Input records:
|---|
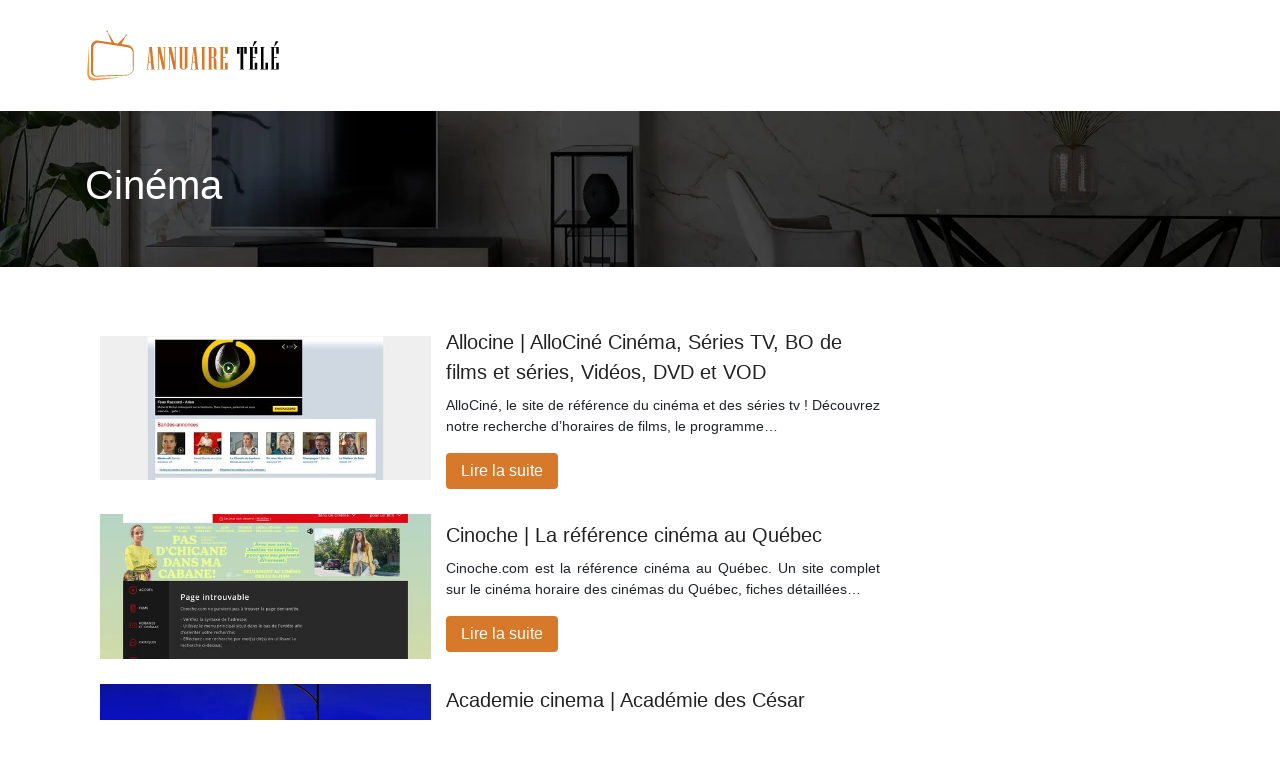

--- FILE ---
content_type: image/svg+xml
request_url: https://www.annuaire-tele.com/wp-content/uploads/2022/11/annuaire-tele-logo-01.svg
body_size: 1504
content:
<?xml version="1.0" encoding="utf-8"?>
<!-- Generator: Adobe Illustrator 16.0.0, SVG Export Plug-In . SVG Version: 6.00 Build 0)  -->
<!DOCTYPE svg PUBLIC "-//W3C//DTD SVG 1.1//EN" "http://www.w3.org/Graphics/SVG/1.1/DTD/svg11.dtd">
<svg version="1.1" id="Calque_1" xmlns="http://www.w3.org/2000/svg" xmlns:xlink="http://www.w3.org/1999/xlink" x="0px" y="0px"
	 width="196px" height="55px" viewBox="0 0 196 55" enable-background="new 0 0 196 55" xml:space="preserve">
<g>
	<g>
		<path fill-rule="evenodd" clip-rule="evenodd" fill="#D7792A" d="M8.086,42.63l0.103-22.496c0.013-3.146,2.625-5.852,5.735-5.364
			l28.597,4.499c3.108,0.489,5.306,2.837,5.316,5.983l0.046,15.811c0.009,3.146-3.21,5.663-6.354,5.752L12,47.673
			C8.855,47.762,8.071,45.774,8.086,42.63 M6.075,43.887c0.015,3.476,2.975,4.93,6.447,4.787l28.725-1.186
			c3.472-0.145,7.462-3.275,7.464-6.749l0.009-16.743c0.003-3.475-2.604-6.525-6.042-7.032l-6.283-0.929l0.749-1.387l3.652-6.777
			c0.109,0.059,0.236,0.093,0.369,0.093c0.43,0,0.778-0.348,0.778-0.778c0-0.43-0.349-0.779-0.778-0.779s-0.778,0.35-0.778,0.779
			c0,0.215,0.088,0.409,0.228,0.55l-6.468,6.469l-1.305,1.305l-3.435-0.507l-1.002-1.646L22.62,3.859
			c0.161-0.142,0.261-0.349,0.261-0.582c0-0.43-0.348-0.777-0.778-0.777s-0.778,0.348-0.778,0.777c0,0.431,0.348,0.779,0.778,0.779
			c0.129,0,0.252-0.032,0.36-0.087l3.492,9.026l0.613,1.589l-13.956-2.063c-3.437-0.507-6.663,3.028-6.648,6.502L6.075,43.887z"/>
		<path fill-rule="evenodd" clip-rule="evenodd" fill="#FF9842" d="M11.125,50.38c-3.798,0.157-7.039-1.396-7.056-5.236
			L3.949,17.934L2.328,41.721c-0.323,5.861-0.062,11.048,6.503,10.769l29.313-3.224L11.125,50.38z"/>
	</g>
	<g>
		<path fill="#D7792A" d="M69.891,41.52h-4.185v-0.582h0.802l-0.582-6.545h-2.313l-0.646,6.545h0.803v0.582h-2.423v-0.582h0.803
			l2.266-21.981h2.58l2.093,21.981h0.802V41.52z M65.895,33.826l-1.07-12.195l-1.18,12.195H65.895z"/>
		<path fill="#D7792A" d="M80.518,19.539h-0.803v21.98h-2.061l-3.902-17.56v16.978h0.802v0.582h-2.407v-0.582h0.803V19.539h-0.803
			v-0.583h3.257l3.509,15.67V19.539h-0.802v-0.583h2.407V19.539z"/>
		<path fill="#D7792A" d="M91.475,19.539h-0.803v21.98h-2.061l-3.902-17.56v16.978h0.802v0.582h-2.407v-0.582h0.803V19.539h-0.803
			v-0.583h3.257l3.509,15.67V19.539h-0.802v-0.583h2.407V19.539z"/>
		<path fill="#D7792A" d="M103.233,19.539h-0.802v18.849c0,0.902-0.378,1.675-1.133,2.319c-0.756,0.647-1.668,0.969-2.738,0.969
			c-1.06,0-1.967-0.321-2.722-0.969c-0.755-0.645-1.133-1.417-1.133-2.319V19.539h-0.818v-0.583h4.201v0.583h-0.802v20.266
			c0,0.355,0.126,0.66,0.377,0.911c0.252,0.252,0.551,0.378,0.897,0.378c0.356,0,0.661-0.126,0.913-0.378
			c0.251-0.251,0.377-0.556,0.377-0.911V19.539h-0.802v-0.583h4.185V19.539z"/>
		<path fill="#D7792A" d="M113.875,41.52h-4.185v-0.582h0.803l-0.583-6.545h-2.313l-0.645,6.545h0.802v0.582h-2.423v-0.582h0.803
			l2.266-21.981h2.58l2.093,21.981h0.802V41.52z M109.879,33.826l-1.069-12.195l-1.181,12.195H109.879z"/>
		<path fill="#D7792A" d="M120.38,41.52h-4.186v-0.582h0.803V19.539h-0.803v-0.583h4.186v0.583h-0.803v21.398h0.803V41.52z"/>
		<path fill="#D7792A" d="M132.202,41.52h-1.117c-1.511,0-2.266-0.788-2.266-2.361v-7.976c0-0.358-0.126-0.662-0.378-0.913
			c-0.251-0.252-0.556-0.378-0.912-0.378h-1.117v11.046h0.803v0.582h-4.186v-0.582h0.803V19.539h-0.803v-0.583h4.5
			c1.069,0,1.982,0.322,2.737,0.968c0.756,0.645,1.133,1.418,1.133,2.32v4.358c0,1.406-0.75,2.403-2.25,2.989
			c1.5,0.63,2.25,1.632,2.25,3.006v7.474c0,0.577,0.246,0.866,0.74,0.866h0.063V41.52z M128.819,28.019v-7.19
			c0-0.356-0.126-0.661-0.378-0.913c-0.251-0.252-0.556-0.377-0.912-0.377h-1.117v9.771h1.117c0.356,0,0.661-0.126,0.912-0.377
			C128.693,28.681,128.819,28.376,128.819,28.019z"/>
		<path fill="#D7792A" d="M142.688,41.52h-8.056v-0.582h0.802V19.539h-0.802v-0.583h8.056v6.766h-2.58v-6.183h-2.093v9.771h3.052
			v0.582h-3.052v11.046h2.093v-6.185h2.58V41.52z"/>
		<path d="M161.689,25.722h-2.375v-6.183h-1.164v21.398h0.803v0.582h-4.187v-0.582h0.803V19.539h-1.164v6.183h-2.375v-6.766h9.659
			V25.722z"/>
		<path d="M172.333,41.52h-8.056v-0.582h0.802V19.539h-0.802v-0.583h8.056v6.766h-2.58v-6.183h-2.094v9.771h3.053v0.582h-3.053
			v11.046h2.094v-6.185h2.58V41.52z M171.845,13.654l-3.351,4.516h-0.709l1.322-4.846h2.737V13.654z"/>
		<path d="M183.115,41.52h-7.882v-0.582h0.802V19.539h-0.802v-0.583h4.184v0.583h-0.802v21.398h1.935v-6.185h2.565V41.52z"/>
		<path d="M193.759,41.52h-8.056v-0.582h0.802V19.539h-0.802v-0.583h8.056v6.766h-2.58v-6.183h-2.094v9.771h3.053v0.582h-3.053
			v11.046h2.094v-6.185h2.58V41.52z M193.271,13.654l-3.351,4.516h-0.709l1.322-4.846h2.737V13.654z"/>
	</g>
</g>
</svg>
|---|
Exercise details: If a line falls between the first line of the records above and the line containing "<!-- Generator: Adobe", inclusive, retype it exactly; leave pictures out.

Response to this exercise:
--- FILE ---
content_type: image/svg+xml
request_url: https://www.annuaire-tele.com/wp-content/uploads/2022/11/annuaire-tele-logo-01.svg
body_size: 1504
content:
<?xml version="1.0" encoding="utf-8"?>
<!-- Generator: Adobe Illustrator 16.0.0, SVG Export Plug-In . SVG Version: 6.00 Build 0)  -->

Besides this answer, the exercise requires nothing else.